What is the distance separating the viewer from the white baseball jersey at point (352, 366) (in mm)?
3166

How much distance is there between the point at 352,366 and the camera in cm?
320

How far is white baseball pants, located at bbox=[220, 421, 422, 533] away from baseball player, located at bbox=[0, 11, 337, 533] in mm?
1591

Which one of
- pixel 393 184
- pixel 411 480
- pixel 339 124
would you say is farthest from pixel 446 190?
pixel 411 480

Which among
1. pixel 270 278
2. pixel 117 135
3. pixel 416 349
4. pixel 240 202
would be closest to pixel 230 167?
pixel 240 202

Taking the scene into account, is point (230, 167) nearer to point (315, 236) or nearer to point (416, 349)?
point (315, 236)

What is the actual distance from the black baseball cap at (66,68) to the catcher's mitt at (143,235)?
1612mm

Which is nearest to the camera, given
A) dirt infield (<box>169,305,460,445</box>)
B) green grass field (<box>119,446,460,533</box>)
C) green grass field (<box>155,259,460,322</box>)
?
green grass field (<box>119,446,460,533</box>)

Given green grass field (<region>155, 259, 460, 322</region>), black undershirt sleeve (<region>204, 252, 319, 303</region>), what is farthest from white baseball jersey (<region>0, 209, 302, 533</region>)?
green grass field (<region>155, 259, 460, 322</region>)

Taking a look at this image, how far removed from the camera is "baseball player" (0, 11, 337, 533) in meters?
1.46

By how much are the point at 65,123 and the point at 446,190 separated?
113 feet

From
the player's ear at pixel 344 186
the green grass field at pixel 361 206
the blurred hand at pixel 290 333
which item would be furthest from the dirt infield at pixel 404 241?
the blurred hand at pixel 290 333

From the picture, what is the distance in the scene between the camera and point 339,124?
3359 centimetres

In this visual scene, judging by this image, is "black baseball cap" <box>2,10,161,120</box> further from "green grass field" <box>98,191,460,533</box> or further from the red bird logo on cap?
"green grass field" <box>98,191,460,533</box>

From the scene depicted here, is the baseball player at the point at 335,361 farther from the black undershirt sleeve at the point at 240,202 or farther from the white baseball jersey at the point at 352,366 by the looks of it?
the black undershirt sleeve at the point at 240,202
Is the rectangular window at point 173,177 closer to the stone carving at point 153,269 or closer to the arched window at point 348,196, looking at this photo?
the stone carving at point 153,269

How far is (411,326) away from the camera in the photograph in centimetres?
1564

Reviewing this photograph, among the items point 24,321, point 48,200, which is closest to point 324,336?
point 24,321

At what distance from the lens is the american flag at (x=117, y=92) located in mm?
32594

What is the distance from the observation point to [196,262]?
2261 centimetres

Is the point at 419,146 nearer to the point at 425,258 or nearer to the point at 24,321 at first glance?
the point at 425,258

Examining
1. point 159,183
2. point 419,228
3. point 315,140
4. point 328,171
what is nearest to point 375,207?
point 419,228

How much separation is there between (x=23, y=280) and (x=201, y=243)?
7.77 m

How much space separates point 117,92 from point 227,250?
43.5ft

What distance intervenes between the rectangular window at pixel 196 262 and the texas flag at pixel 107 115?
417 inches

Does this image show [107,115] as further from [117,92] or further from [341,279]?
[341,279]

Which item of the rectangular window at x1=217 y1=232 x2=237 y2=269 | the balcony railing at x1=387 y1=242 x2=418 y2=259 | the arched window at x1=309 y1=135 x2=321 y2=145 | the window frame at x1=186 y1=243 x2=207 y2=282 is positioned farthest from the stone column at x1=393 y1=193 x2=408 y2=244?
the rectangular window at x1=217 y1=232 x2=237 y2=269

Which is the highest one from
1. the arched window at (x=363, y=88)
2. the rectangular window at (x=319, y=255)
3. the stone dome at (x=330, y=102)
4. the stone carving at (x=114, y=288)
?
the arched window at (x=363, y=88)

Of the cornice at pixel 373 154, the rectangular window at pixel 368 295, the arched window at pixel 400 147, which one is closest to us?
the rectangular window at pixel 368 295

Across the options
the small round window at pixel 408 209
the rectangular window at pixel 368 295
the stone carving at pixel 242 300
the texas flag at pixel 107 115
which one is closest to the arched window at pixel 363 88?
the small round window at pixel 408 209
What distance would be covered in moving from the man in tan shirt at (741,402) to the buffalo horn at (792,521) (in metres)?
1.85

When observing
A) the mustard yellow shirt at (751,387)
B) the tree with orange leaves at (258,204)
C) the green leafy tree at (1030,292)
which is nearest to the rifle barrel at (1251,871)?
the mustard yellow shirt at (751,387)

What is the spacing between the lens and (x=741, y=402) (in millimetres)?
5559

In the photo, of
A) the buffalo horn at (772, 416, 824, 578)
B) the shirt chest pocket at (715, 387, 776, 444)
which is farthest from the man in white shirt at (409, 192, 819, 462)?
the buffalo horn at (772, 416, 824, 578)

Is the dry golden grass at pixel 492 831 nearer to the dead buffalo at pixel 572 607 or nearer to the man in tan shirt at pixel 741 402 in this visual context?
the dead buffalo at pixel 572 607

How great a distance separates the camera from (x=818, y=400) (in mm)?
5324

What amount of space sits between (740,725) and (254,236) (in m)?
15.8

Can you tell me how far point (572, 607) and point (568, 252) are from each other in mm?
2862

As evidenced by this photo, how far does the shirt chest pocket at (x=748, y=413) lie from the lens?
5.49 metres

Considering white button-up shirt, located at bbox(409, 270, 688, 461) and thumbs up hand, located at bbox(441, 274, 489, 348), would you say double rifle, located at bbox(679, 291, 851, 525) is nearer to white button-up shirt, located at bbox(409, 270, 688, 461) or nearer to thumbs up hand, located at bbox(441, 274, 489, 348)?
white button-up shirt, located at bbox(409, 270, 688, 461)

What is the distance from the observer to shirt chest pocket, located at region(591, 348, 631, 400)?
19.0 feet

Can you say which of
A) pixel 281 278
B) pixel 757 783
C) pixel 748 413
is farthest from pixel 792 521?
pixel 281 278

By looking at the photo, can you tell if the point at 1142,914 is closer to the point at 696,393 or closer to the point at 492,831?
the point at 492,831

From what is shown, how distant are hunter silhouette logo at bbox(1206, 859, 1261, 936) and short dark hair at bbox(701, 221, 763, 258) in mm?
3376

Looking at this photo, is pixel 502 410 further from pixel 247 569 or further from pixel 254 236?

◇ ◇ ◇

■ **GIVEN INSTRUCTION**: Reproduce all of the records above verbatim, character for character, without changing or leaving out anything.

■ **RESULT**:
What is the distance separating the viewer from the white baseball jersey at point (352, 366) (in mm)?
3166

How much distance is there between the point at 352,366 and the camera in cm?
320

How far is white baseball pants, located at bbox=[220, 421, 422, 533] away from baseball player, located at bbox=[0, 11, 337, 533] in mm?
1591

Which one of
- pixel 393 184
- pixel 411 480
- pixel 339 124
would you say is farthest from pixel 446 190?
pixel 411 480

Which among
1. pixel 270 278
2. pixel 117 135
3. pixel 416 349
4. pixel 240 202
would be closest to pixel 230 167?
pixel 240 202

Taking the scene into account, is point (230, 167) nearer to point (315, 236) or nearer to point (416, 349)?
point (315, 236)

What is the actual distance from the black baseball cap at (66,68) to the catcher's mitt at (143,235)?
1612mm

Which is nearest to the camera, given
A) dirt infield (<box>169,305,460,445</box>)
B) green grass field (<box>119,446,460,533</box>)
C) green grass field (<box>155,259,460,322</box>)
?
green grass field (<box>119,446,460,533</box>)

Given green grass field (<region>155, 259, 460, 322</region>), black undershirt sleeve (<region>204, 252, 319, 303</region>), what is farthest from white baseball jersey (<region>0, 209, 302, 533</region>)?
green grass field (<region>155, 259, 460, 322</region>)

Taking a look at this image, how far removed from the camera is "baseball player" (0, 11, 337, 533) in meters?
1.46

By how much are the point at 65,123 and the point at 446,190 separated?
113 feet

From
the player's ear at pixel 344 186
the green grass field at pixel 361 206
the blurred hand at pixel 290 333
which item would be furthest from the dirt infield at pixel 404 241?
the blurred hand at pixel 290 333

From the picture, what is the distance in the scene between the camera and point 339,124?
3359 centimetres

In this visual scene, judging by this image, is "black baseball cap" <box>2,10,161,120</box> further from "green grass field" <box>98,191,460,533</box> or further from the red bird logo on cap?
"green grass field" <box>98,191,460,533</box>

From the scene depicted here, is the baseball player at the point at 335,361 farther from the black undershirt sleeve at the point at 240,202 or farther from the white baseball jersey at the point at 352,366 by the looks of it?
the black undershirt sleeve at the point at 240,202
Is the rectangular window at point 173,177 closer to the stone carving at point 153,269 or closer to the arched window at point 348,196, looking at this photo?
the stone carving at point 153,269

How far is (411,326) away from the camera in the photograph in centimetres?
1564

Reviewing this photograph, among the items point 24,321, point 48,200, which is closest to point 324,336?
point 24,321

At what distance from the lens is the american flag at (x=117, y=92) located in mm?
32594

What is the distance from the observation point to [196,262]?
2261 centimetres

Is the point at 419,146 nearer to the point at 425,258 or nearer to the point at 24,321 at first glance?
the point at 425,258

Examining
1. point 159,183
2. point 419,228
3. point 315,140
4. point 328,171
what is nearest to point 375,207?
point 419,228

How much separation is there between (x=23, y=280) and (x=201, y=243)?
7.77 m

How much space separates point 117,92 from point 227,250?
43.5ft

What distance intervenes between the rectangular window at pixel 196 262 and the texas flag at pixel 107 115?
417 inches

Does this image show [107,115] as further from [117,92] or further from [341,279]?
[341,279]

Which item of the rectangular window at x1=217 y1=232 x2=237 y2=269 | the balcony railing at x1=387 y1=242 x2=418 y2=259 | the arched window at x1=309 y1=135 x2=321 y2=145 | the window frame at x1=186 y1=243 x2=207 y2=282 is positioned farthest from the stone column at x1=393 y1=193 x2=408 y2=244?
the rectangular window at x1=217 y1=232 x2=237 y2=269

Which is the highest one from
1. the arched window at (x=363, y=88)
2. the rectangular window at (x=319, y=255)
3. the stone dome at (x=330, y=102)
4. the stone carving at (x=114, y=288)
?
the arched window at (x=363, y=88)

Of the cornice at pixel 373 154, the rectangular window at pixel 368 295, the arched window at pixel 400 147, which one is closest to us?
the rectangular window at pixel 368 295

Across the options
the small round window at pixel 408 209
the rectangular window at pixel 368 295
the stone carving at pixel 242 300
the texas flag at pixel 107 115
which one is closest to the arched window at pixel 363 88?
the small round window at pixel 408 209
What distance would be covered in moving from the man in tan shirt at (741,402) to the buffalo horn at (792,521) (in metres)?
1.85

When observing
A) the mustard yellow shirt at (751,387)
B) the tree with orange leaves at (258,204)
C) the green leafy tree at (1030,292)
which is nearest to the rifle barrel at (1251,871)?
the mustard yellow shirt at (751,387)

What is the spacing between the lens and (x=741, y=402) (in millimetres)?
5559

In the photo, of
A) the buffalo horn at (772, 416, 824, 578)
B) the shirt chest pocket at (715, 387, 776, 444)
which is farthest from the man in white shirt at (409, 192, 819, 462)?
the buffalo horn at (772, 416, 824, 578)

Is the dry golden grass at pixel 492 831 nearer to the dead buffalo at pixel 572 607 or nearer to the man in tan shirt at pixel 741 402 in this visual context?
the dead buffalo at pixel 572 607

How great a distance separates the camera from (x=818, y=400) (in mm)?
5324

What amount of space sits between (740,725) and (254,236) (in m)?
15.8

Can you tell me how far point (572, 607) and point (568, 252) are from each other in mm?
2862

As evidenced by this photo, how far does the shirt chest pocket at (x=748, y=413) lie from the lens?
5.49 metres

Considering white button-up shirt, located at bbox(409, 270, 688, 461) and thumbs up hand, located at bbox(441, 274, 489, 348), would you say double rifle, located at bbox(679, 291, 851, 525) is nearer to white button-up shirt, located at bbox(409, 270, 688, 461) or nearer to thumbs up hand, located at bbox(441, 274, 489, 348)?
white button-up shirt, located at bbox(409, 270, 688, 461)

What is the distance from the observer to shirt chest pocket, located at region(591, 348, 631, 400)?
19.0 feet

Can you say which of
A) pixel 281 278
B) pixel 757 783
C) pixel 748 413
is farthest from pixel 792 521?
pixel 281 278

By looking at the photo, can you tell if the point at 1142,914 is closer to the point at 696,393 or closer to the point at 492,831?
the point at 492,831

From what is shown, how distant are hunter silhouette logo at bbox(1206, 859, 1261, 936) and short dark hair at bbox(701, 221, 763, 258) in mm?
3376

Looking at this photo, is pixel 502 410 further from pixel 247 569 or further from pixel 254 236?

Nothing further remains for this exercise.